E no que se referia aos sonhos? Não os tinha, nem sob a forma de projeto nem sob a forma onírica. Desde que retomara a terapia não conseguia sonhar, pois tomava benzodiazepinas de duas em duas horas, um antidepressivo de manhã e outro à noite, de modo a poder suportar a ansiedade. Não obstante, paulatinamente, algumas melhoras iam ocorrendo no seu quotidiano: a paciente começava a manifestar interesse em lutar por um lugar partidário que deixara vago por ressentimento, a retomar relações de amizade que alijara e a ter vontade de estar com a família que amava.

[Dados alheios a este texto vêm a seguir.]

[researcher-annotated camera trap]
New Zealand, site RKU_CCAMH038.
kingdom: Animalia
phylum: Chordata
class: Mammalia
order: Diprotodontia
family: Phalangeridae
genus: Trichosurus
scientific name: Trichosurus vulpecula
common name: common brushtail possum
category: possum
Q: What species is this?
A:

Ao longo das sessões fui tomando consciência de como a igualização perante a morte havia-nos conduzido para uma encenação, ora de uma mãe impotente a explicar a morte de alguém a uma filha ora me colocava num lugar de igualdade fraterna. Tais associações livres, baseadas, quer na atenção flutuante, empática e incondicional, quer na contratransferência, conduziram-me, num determinado momento, a poder formular a hipótese de que o medo que M. colocava no futuro, reportava-se na verdade a um momento trágico que já havia ocorrido no passado. O paradigma associado a este medo havia sido o da morte inesperada do pai na sua infância. Esta dolorosa ocorrência deixara-a, bem como ao resto da família, em circunstâncias difíceis de sobrevivência e obrigara, não só à divisão da fratria pelos restantes familiares, mas também ao abandono do seu país natal. Recentemente, e devido a tantas circunstâncias dolorosas vividas e a tantas perdas pelas quais havia passado, reinstalara-se a memória do trauma: desta vez projetado sobr
e o futuro como um espectro negro aterrorizador.

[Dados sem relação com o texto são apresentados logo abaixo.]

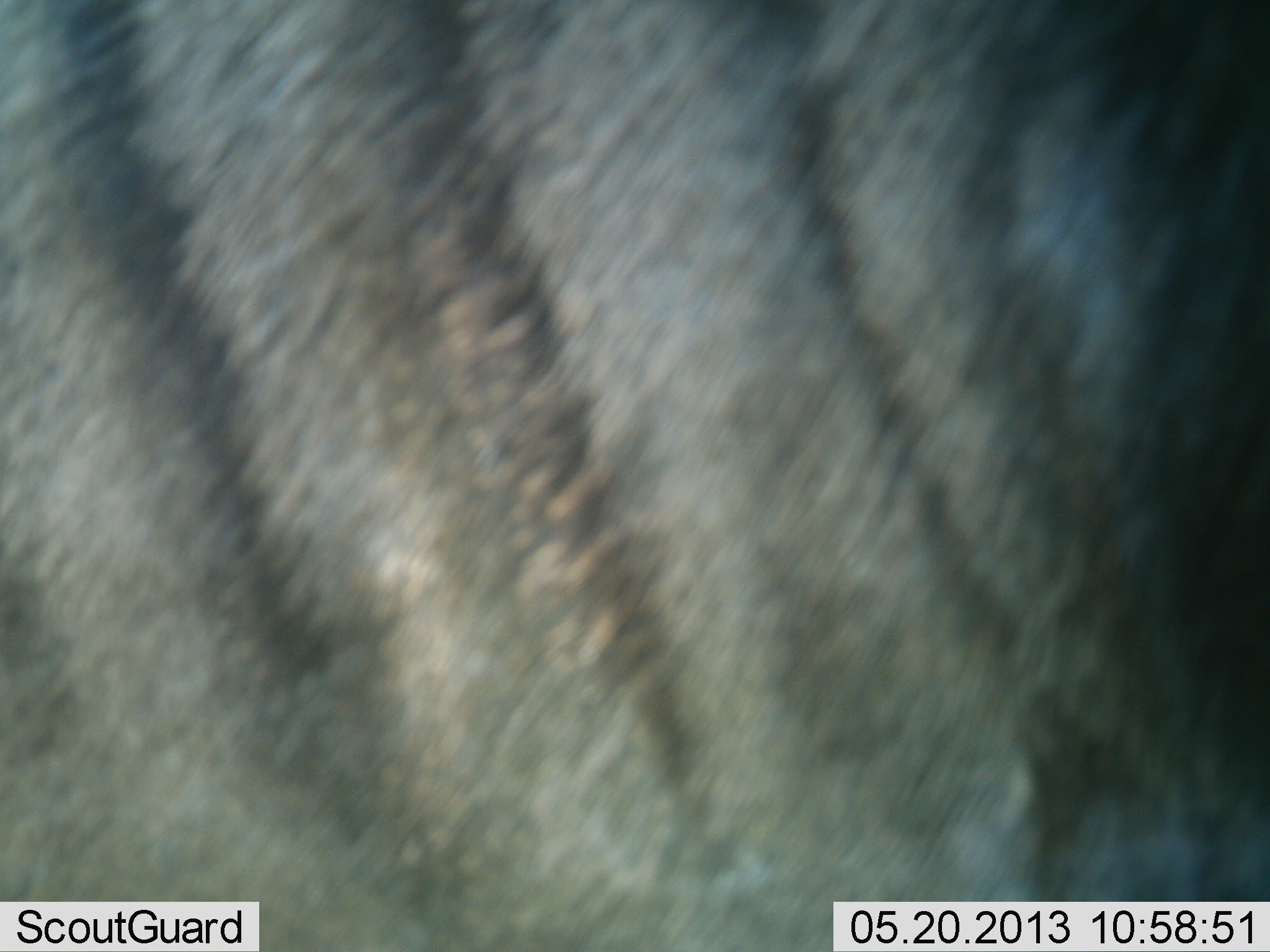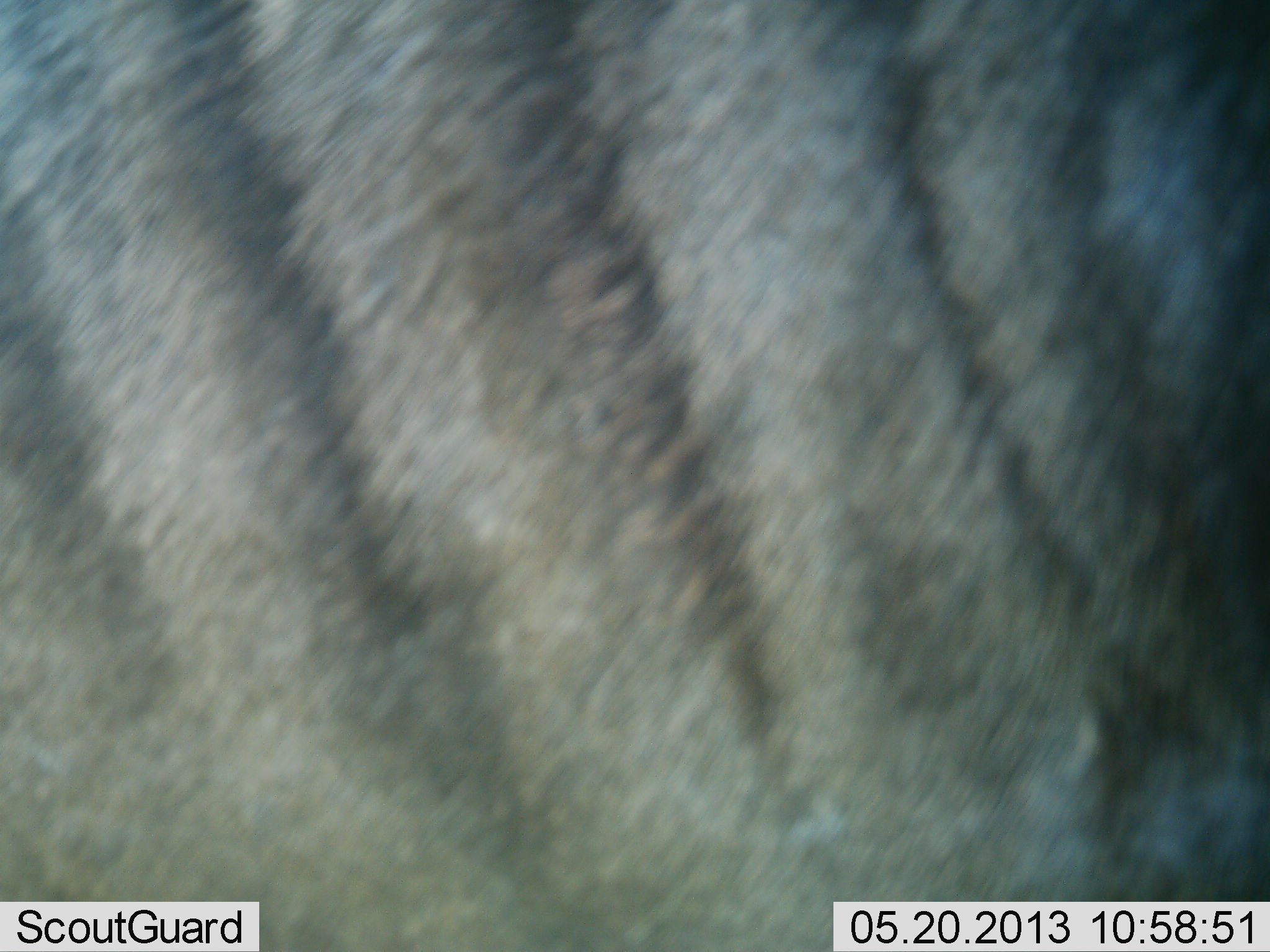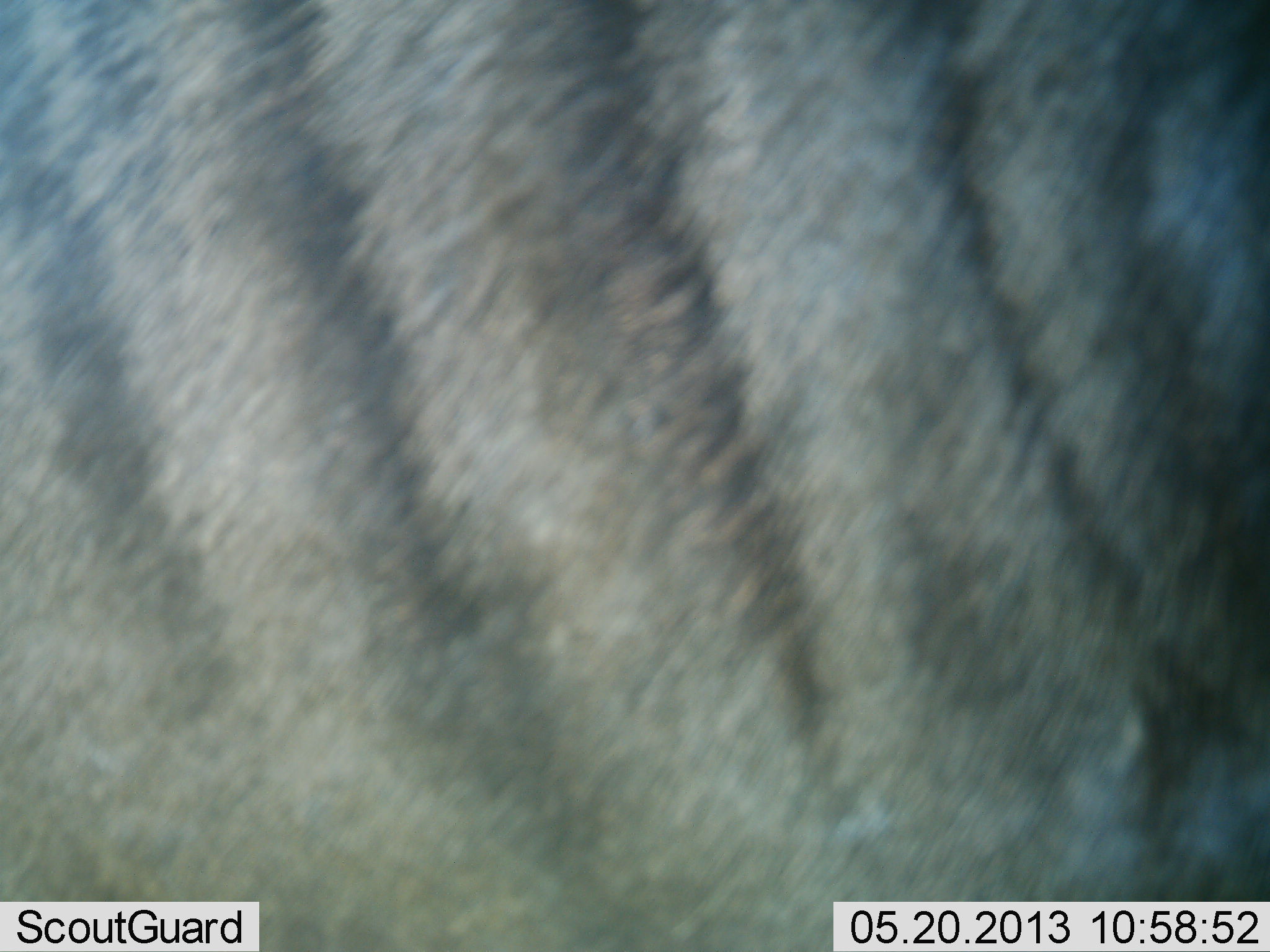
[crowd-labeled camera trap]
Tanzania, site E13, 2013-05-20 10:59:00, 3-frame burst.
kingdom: Animalia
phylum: Chordata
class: Mammalia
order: Artiodactyla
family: Bovidae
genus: Connochaetes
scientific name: Connochaetes taurinus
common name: blue wildebeest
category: wildebeest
Wildebeest (blue wildebeest) (Connochaetes taurinus), count 1. Behavior (volunteer vote fractions): standing 88%, resting 0%, moving 12%, interacting 0%. Young present (vote fraction): 0%. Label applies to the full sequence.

Nas semanas seguintes M. vai confessar-me ter retomado a capacidade de sonhar, embora esses sonhos voltassem a ter o mesmo caráter traumático de que sempre se haviam revestido: voltara a sonhar que estava dentro de um barco, ou a caminho de um, e de não conseguir, ou sair dele, ou preparar-se para o não perder.

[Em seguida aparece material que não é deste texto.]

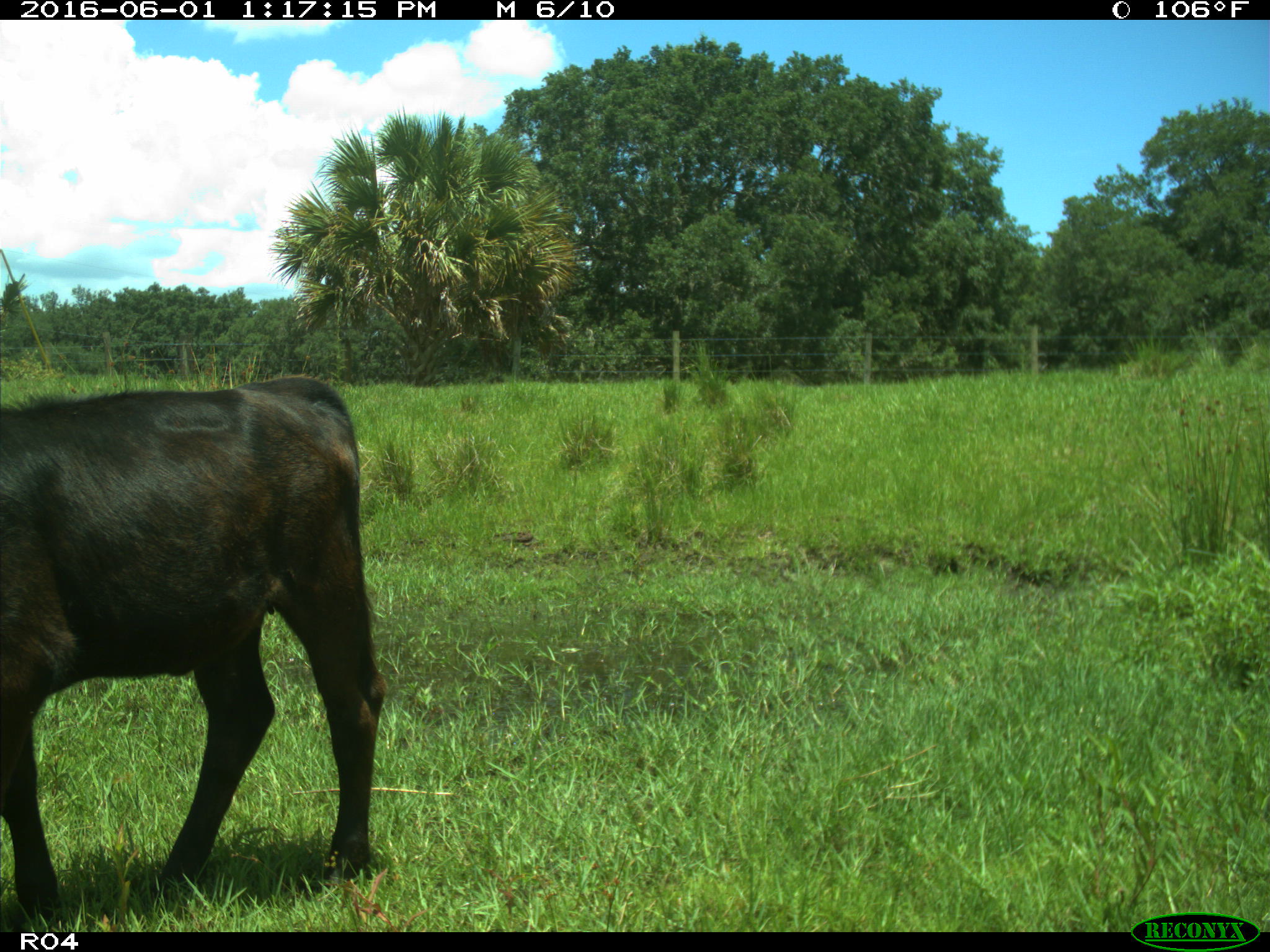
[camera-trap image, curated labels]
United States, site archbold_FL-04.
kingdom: Animalia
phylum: Chordata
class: Mammalia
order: Artiodactyla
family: Bovidae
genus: Bos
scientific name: Bos taurus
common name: domestic cow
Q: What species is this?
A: Bos taurus (domestic cow).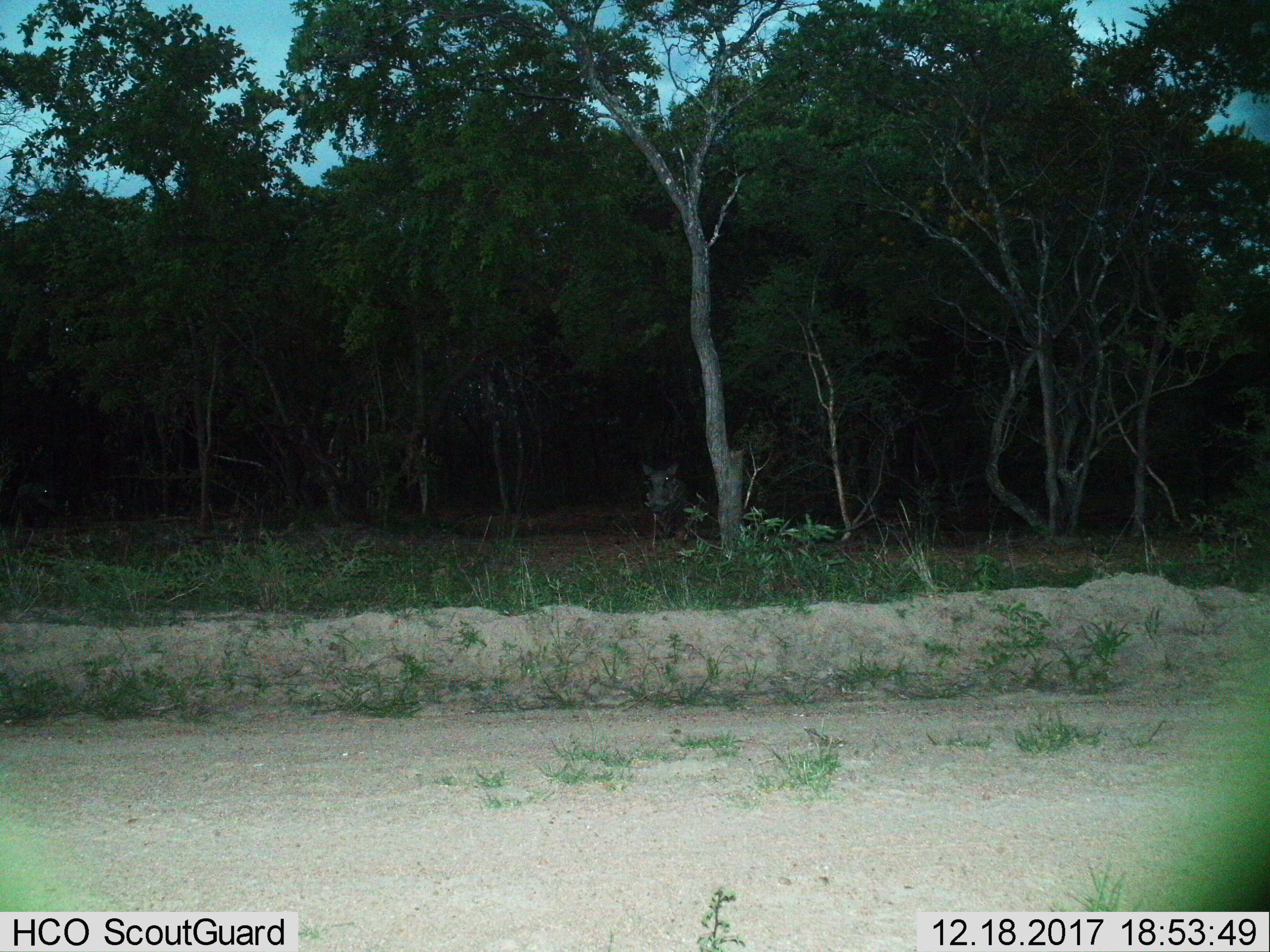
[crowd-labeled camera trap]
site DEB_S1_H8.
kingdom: Animalia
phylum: Chordata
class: Mammalia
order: Artiodactyla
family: Suidae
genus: Phacochoerus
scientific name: Phacochoerus africanus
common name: warthog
Warthog (Phacochoerus africanus), count 1. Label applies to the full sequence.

Estes sonhos repetem-se, ao mesmo tempo que vive na nova relação um reacender da esperança na sua vida. O desamparo, a separação e a morte são agora representados e já não encenados. Recorda a vinda para Portugal, em criança, num vapor em condições infra-humanas. Na vida de relação extra terapêutica preocupa-se de novo em trabalhar ativamente nas causas partidárias da sua vida, em ganhar a voz que nunca conquistara, mas que já tinha dado por perdida. Esboçam-se novos planos de futuro. Num destes dias descreve-me um sonho que em tudo se aparenta com aqueles dos barcos que partem sem ela estar preparada; porém, verifico uma diferença: ela tem de desembarcar; no seu camarote as malas estão cheias de coisas por arrumar; angustia-se um pouco porque tem tantas coisas para arrumar e já é hora de sair. Sabe, no entanto, que pode pedir ajuda e que pode desembarcar com quase tudo o que levara na viagem. O sentimento é, desta vez, reconfortante. A senhora M. sente o seu self cheio de experiências da vida, as quais pode
agora começar a reunir: abandonar o barco, ou terminar a viagem, não tem de ser necessariamente a morte. O que mais importa agora é que conta com a nova relação que tem comigo; uma nova relação que a acompanha e que lhe permite a completude narcísica, a expansão afetiva e a construção de um legado cultural, única forma de vencer a angústia perante a sua finitude.